俺の妻に手を出すな~離婚前提なのに、御曹司の独占愛が爆発して~

信号が青に変わり一斉に動き出した流れの中、蒼真は思いついたように微笑んだ。

「高校時代によく通っていた店が近いから昼はそこで食べないか? チーズたっぷりのピザ。ベーコンも旨いんだ」

「いいですね。食べたいです」

蒼真は高校時代、なにを食べてなにに笑っていたのだろう。

蒼真のことを、もっと知りたい。

胸に広がる思いに戸惑いながら、里穂はつないだ手に力を込めた。




結婚後、通いで店を続ける里穂の負担を考えて店の閉店時間を早めただけでなく、水曜日が定休日になった。

雫と恭太郞から提案された時には料理を楽しみに通う常連を気にかけ乗り気でなかった里穂も、いざ始めてみると身体がラクなだけでなく精神的にも余裕が生まれるとわかり、正解だったと納得した。

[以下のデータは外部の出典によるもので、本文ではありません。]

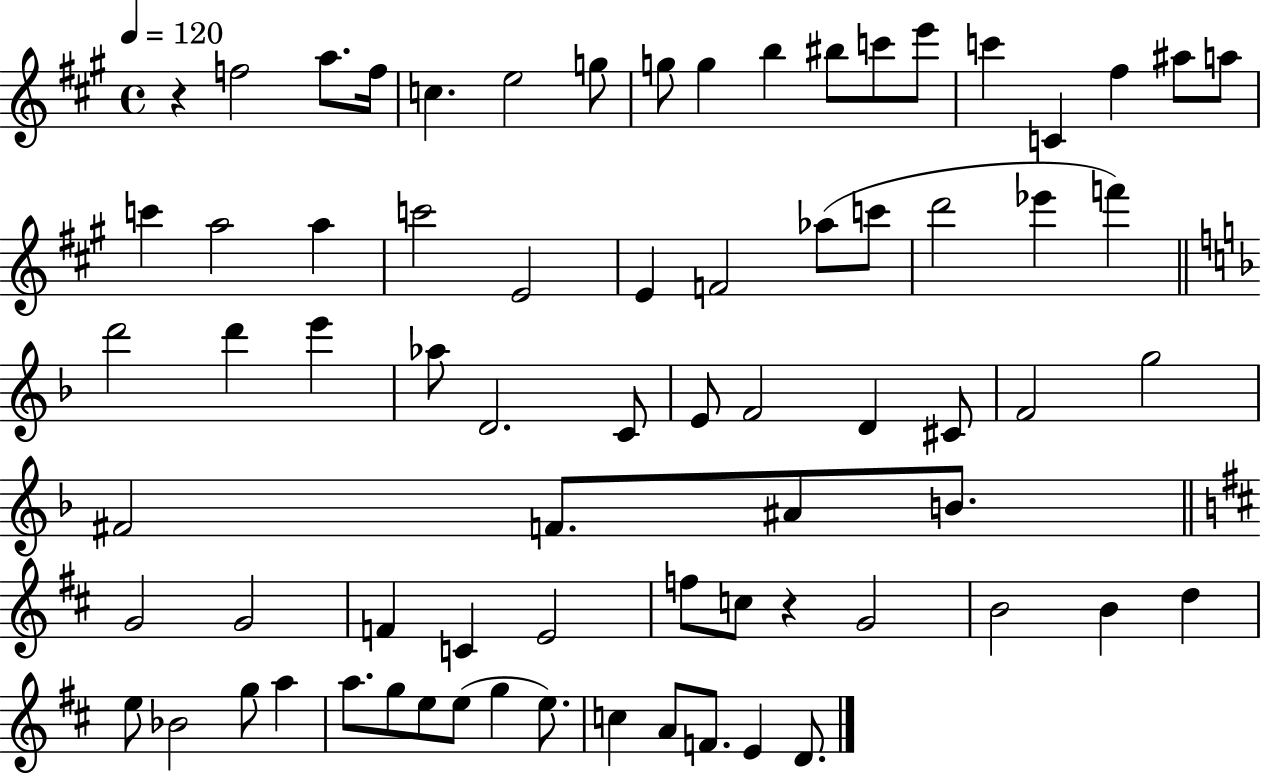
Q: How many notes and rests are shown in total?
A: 73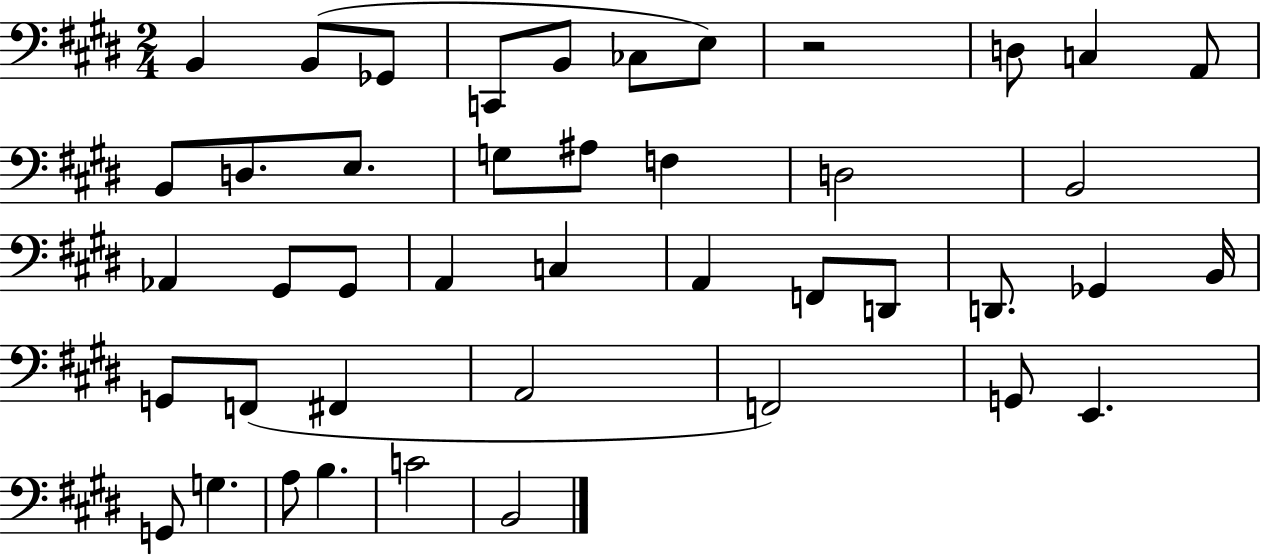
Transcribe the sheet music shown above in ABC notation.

X:1
T:Untitled
M:2/4
L:1/4
K:E
B,, B,,/2 _G,,/2 C,,/2 B,,/2 _C,/2 E,/2 z2 D,/2 C, A,,/2 B,,/2 D,/2 E,/2 G,/2 ^A,/2 F, D,2 B,,2 _A,, ^G,,/2 ^G,,/2 A,, C, A,, F,,/2 D,,/2 D,,/2 _G,, B,,/4 G,,/2 F,,/2 ^F,, A,,2 F,,2 G,,/2 E,, G,,/2 G, A,/2 B, C2 B,,2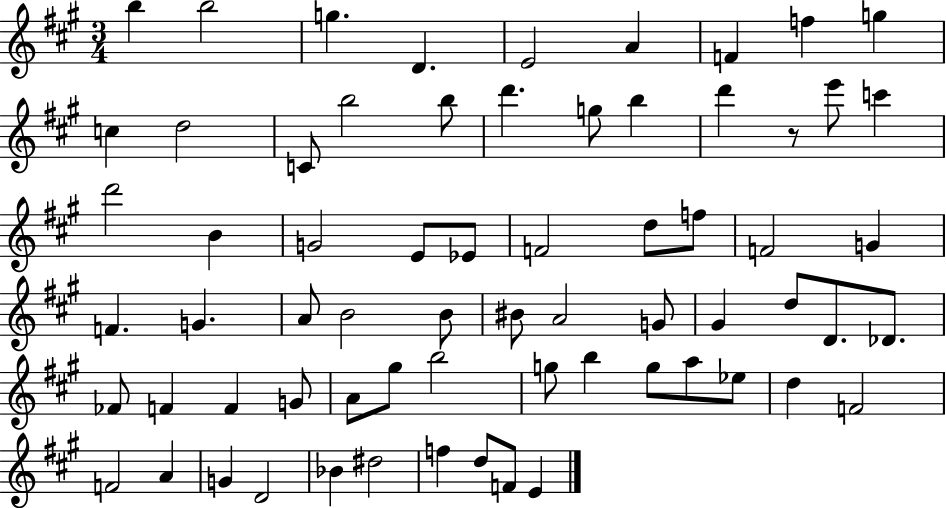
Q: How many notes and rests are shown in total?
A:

普段後回しにしている家事を片付けたり、気分転換にピアノを弾いてみたり。

今日のように蒼真と待ち合わせてランチを楽しむこともできる。

【蒼真さんに教えてもらったカフェに着きました。待ってますね】

里穂は蒼真にメッセージを送り、口元を緩めた。

朝食の時に今日は佳也子の誕生日プレゼントを買いに出かけると告げた里穂を、蒼真がランチに誘ってくれたのだ。

今日は出張も会議もなく終日本社にいるらしく、昼休みに出てきてくれるらしい。

待ち合わせの時間まであと十分。里穂はそわそわしながら店内を見回した。